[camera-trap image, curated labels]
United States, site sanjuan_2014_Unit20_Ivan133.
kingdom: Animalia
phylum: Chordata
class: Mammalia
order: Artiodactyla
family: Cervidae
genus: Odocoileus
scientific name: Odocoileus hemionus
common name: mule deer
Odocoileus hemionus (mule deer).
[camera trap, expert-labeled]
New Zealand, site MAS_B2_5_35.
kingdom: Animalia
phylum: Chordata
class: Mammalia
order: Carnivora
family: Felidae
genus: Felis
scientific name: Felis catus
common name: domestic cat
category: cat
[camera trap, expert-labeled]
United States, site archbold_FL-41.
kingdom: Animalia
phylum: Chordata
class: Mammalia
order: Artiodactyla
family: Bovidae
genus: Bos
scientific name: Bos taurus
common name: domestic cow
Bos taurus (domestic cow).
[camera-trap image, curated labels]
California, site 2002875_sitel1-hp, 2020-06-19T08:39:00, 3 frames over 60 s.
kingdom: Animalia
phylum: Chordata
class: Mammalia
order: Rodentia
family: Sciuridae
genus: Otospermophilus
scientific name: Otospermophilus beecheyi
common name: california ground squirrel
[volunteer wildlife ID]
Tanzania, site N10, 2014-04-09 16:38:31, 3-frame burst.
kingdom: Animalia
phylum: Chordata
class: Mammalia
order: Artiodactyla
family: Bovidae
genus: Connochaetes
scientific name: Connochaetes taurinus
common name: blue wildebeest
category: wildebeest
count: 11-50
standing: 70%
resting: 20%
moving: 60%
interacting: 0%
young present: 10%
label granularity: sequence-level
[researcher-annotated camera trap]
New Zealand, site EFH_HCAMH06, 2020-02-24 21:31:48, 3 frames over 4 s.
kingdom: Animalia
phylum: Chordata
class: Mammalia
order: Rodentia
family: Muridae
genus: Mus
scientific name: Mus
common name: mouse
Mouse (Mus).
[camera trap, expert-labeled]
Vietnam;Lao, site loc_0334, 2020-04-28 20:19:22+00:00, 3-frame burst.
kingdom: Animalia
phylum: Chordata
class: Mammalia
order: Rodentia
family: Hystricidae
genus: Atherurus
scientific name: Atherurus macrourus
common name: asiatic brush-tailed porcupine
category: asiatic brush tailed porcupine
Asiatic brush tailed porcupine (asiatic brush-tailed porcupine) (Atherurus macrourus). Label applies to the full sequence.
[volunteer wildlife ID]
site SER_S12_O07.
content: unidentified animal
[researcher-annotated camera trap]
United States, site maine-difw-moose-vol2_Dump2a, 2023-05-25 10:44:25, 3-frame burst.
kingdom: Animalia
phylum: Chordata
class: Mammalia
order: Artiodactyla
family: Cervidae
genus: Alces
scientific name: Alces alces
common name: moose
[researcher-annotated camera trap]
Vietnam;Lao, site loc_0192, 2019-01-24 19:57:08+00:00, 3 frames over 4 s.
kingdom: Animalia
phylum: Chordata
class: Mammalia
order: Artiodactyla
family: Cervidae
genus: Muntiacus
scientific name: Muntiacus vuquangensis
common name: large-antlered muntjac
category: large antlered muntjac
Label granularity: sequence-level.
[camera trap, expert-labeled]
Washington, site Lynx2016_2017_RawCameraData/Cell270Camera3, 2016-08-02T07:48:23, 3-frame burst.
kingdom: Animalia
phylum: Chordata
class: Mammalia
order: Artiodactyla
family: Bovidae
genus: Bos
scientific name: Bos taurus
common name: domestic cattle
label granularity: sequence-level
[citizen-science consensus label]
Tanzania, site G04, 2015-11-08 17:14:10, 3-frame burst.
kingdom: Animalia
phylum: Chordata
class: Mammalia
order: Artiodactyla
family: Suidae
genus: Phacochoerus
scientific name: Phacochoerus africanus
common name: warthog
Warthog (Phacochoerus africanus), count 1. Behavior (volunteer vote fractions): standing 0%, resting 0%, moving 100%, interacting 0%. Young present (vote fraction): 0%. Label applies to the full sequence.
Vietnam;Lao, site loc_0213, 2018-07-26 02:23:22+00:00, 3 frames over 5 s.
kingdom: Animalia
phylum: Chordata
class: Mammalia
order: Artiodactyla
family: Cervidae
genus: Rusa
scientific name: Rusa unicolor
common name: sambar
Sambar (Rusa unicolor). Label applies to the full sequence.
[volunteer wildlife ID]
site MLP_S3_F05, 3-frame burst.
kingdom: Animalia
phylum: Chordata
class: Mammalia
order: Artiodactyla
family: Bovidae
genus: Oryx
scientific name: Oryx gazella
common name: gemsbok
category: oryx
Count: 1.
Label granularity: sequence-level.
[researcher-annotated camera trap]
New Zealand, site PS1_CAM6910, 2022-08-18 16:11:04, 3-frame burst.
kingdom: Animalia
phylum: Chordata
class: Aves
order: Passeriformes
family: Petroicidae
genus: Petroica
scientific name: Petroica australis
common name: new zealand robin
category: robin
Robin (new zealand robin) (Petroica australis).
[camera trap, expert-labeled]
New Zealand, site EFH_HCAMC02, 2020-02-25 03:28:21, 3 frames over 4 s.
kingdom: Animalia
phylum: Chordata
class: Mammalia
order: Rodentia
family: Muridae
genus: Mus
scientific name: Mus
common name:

WHAT YOU WILL DO:
Your task is to copy every record exactly.

TASK SOLUTION:
[camera-trap image, curated labels]
United States, site sanjuan_2014_Unit20_Ivan133.
kingdom: Animalia
phylum: Chordata
class: Mammalia
order: Artiodactyla
family: Cervidae
genus: Odocoileus
scientific name: Odocoileus hemionus
common name: mule deer
Odocoileus hemionus (mule deer).
[camera trap, expert-labeled]
New Zealand, site MAS_B2_5_35.
kingdom: Animalia
phylum: Chordata
class: Mammalia
order: Carnivora
family: Felidae
genus: Felis
scientific name: Felis catus
common name: domestic cat
category: cat
[camera trap, expert-labeled]
United States, site archbold_FL-41.
kingdom: Animalia
phylum: Chordata
class: Mammalia
order: Artiodactyla
family: Bovidae
genus: Bos
scientific name: Bos taurus
common name: domestic cow
Bos taurus (domestic cow).
[camera-trap image, curated labels]
California, site 2002875_sitel1-hp, 2020-06-19T08:39:00, 3 frames over 60 s.
kingdom: Animalia
phylum: Chordata
class: Mammalia
order: Rodentia
family: Sciuridae
genus: Otospermophilus
scientific name: Otospermophilus beecheyi
common name: california ground squirrel
[volunteer wildlife ID]
Tanzania, site N10, 2014-04-09 16:38:31, 3-frame burst.
kingdom: Animalia
phylum: Chordata
class: Mammalia
order: Artiodactyla
family: Bovidae
genus: Connochaetes
scientific name: Connochaetes taurinus
common name: blue wildebeest
category: wildebeest
count: 11-50
standing: 70%
resting: 20%
moving: 60%
interacting: 0%
young present: 10%
label granularity: sequence-level
[researcher-annotated camera trap]
New Zealand, site EFH_HCAMH06, 2020-02-24 21:31:48, 3 frames over 4 s.
kingdom: Animalia
phylum: Chordata
class: Mammalia
order: Rodentia
family: Muridae
genus: Mus
scientific name: Mus
common name: mouse
Mouse (Mus).
[camera trap, expert-labeled]
Vietnam;Lao, site loc_0334, 2020-04-28 20:19:22+00:00, 3-frame burst.
kingdom: Animalia
phylum: Chordata
class: Mammalia
order: Rodentia
family: Hystricidae
genus: Atherurus
scientific name: Atherurus macrourus
common name: asiatic brush-tailed porcupine
category: asiatic brush tailed porcupine
Asiatic brush tailed porcupine (asiatic brush-tailed porcupine) (Atherurus macrourus). Label applies to the full sequence.
[volunteer wildlife ID]
site SER_S12_O07.
content: unidentified animal
[researcher-annotated camera trap]
United States, site maine-difw-moose-vol2_Dump2a, 2023-05-25 10:44:25, 3-frame burst.
kingdom: Animalia
phylum: Chordata
class: Mammalia
order: Artiodactyla
family: Cervidae
genus: Alces
scientific name: Alces alces
common name: moose
[researcher-annotated camera trap]
Vietnam;Lao, site loc_0192, 2019-01-24 19:57:08+00:00, 3 frames over 4 s.
kingdom: Animalia
phylum: Chordata
class: Mammalia
order: Artiodactyla
family: Cervidae
genus: Muntiacus
scientific name: Muntiacus vuquangensis
common name: large-antlered muntjac
category: large antlered muntjac
Label granularity: sequence-level.
[camera trap, expert-labeled]
Washington, site Lynx2016_2017_RawCameraData/Cell270Camera3, 2016-08-02T07:48:23, 3-frame burst.
kingdom: Animalia
phylum: Chordata
class: Mammalia
order: Artiodactyla
family: Bovidae
genus: Bos
scientific name: Bos taurus
common name: domestic cattle
label granularity: sequence-level
[citizen-science consensus label]
Tanzania, site G04, 2015-11-08 17:14:10, 3-frame burst.
kingdom: Animalia
phylum: Chordata
class: Mammalia
order: Artiodactyla
family: Suidae
genus: Phacochoerus
scientific name: Phacochoerus africanus
common name: warthog
Warthog (Phacochoerus africanus), count 1. Behavior (volunteer vote fractions): standing 0%, resting 0%, moving 100%, interacting 0%. Young present (vote fraction): 0%. Label applies to the full sequence.
Vietnam;Lao, site loc_0213, 2018-07-26 02:23:22+00:00, 3 frames over 5 s.
kingdom: Animalia
phylum: Chordata
class: Mammalia
order: Artiodactyla
family: Cervidae
genus: Rusa
scientific name: Rusa unicolor
common name: sambar
Sambar (Rusa unicolor). Label applies to the full sequence.
[volunteer wildlife ID]
site MLP_S3_F05, 3-frame burst.
kingdom: Animalia
phylum: Chordata
class: Mammalia
order: Artiodactyla
family: Bovidae
genus: Oryx
scientific name: Oryx gazella
common name: gemsbok
category: oryx
Count: 1.
Label granularity: sequence-level.
[researcher-annotated camera trap]
New Zealand, site PS1_CAM6910, 2022-08-18 16:11:04, 3-frame burst.
kingdom: Animalia
phylum: Chordata
class: Aves
order: Passeriformes
family: Petroicidae
genus: Petroica
scientific name: Petroica australis
common name: new zealand robin
category: robin
Robin (new zealand robin) (Petroica australis).
[camera trap, expert-labeled]
New Zealand, site EFH_HCAMC02, 2020-02-25 03:28:21, 3 frames over 4 s.
kingdom: Animalia
phylum: Chordata
class: Mammalia
order: Rodentia
family: Muridae
genus: Mus
scientific name: Mus
common name:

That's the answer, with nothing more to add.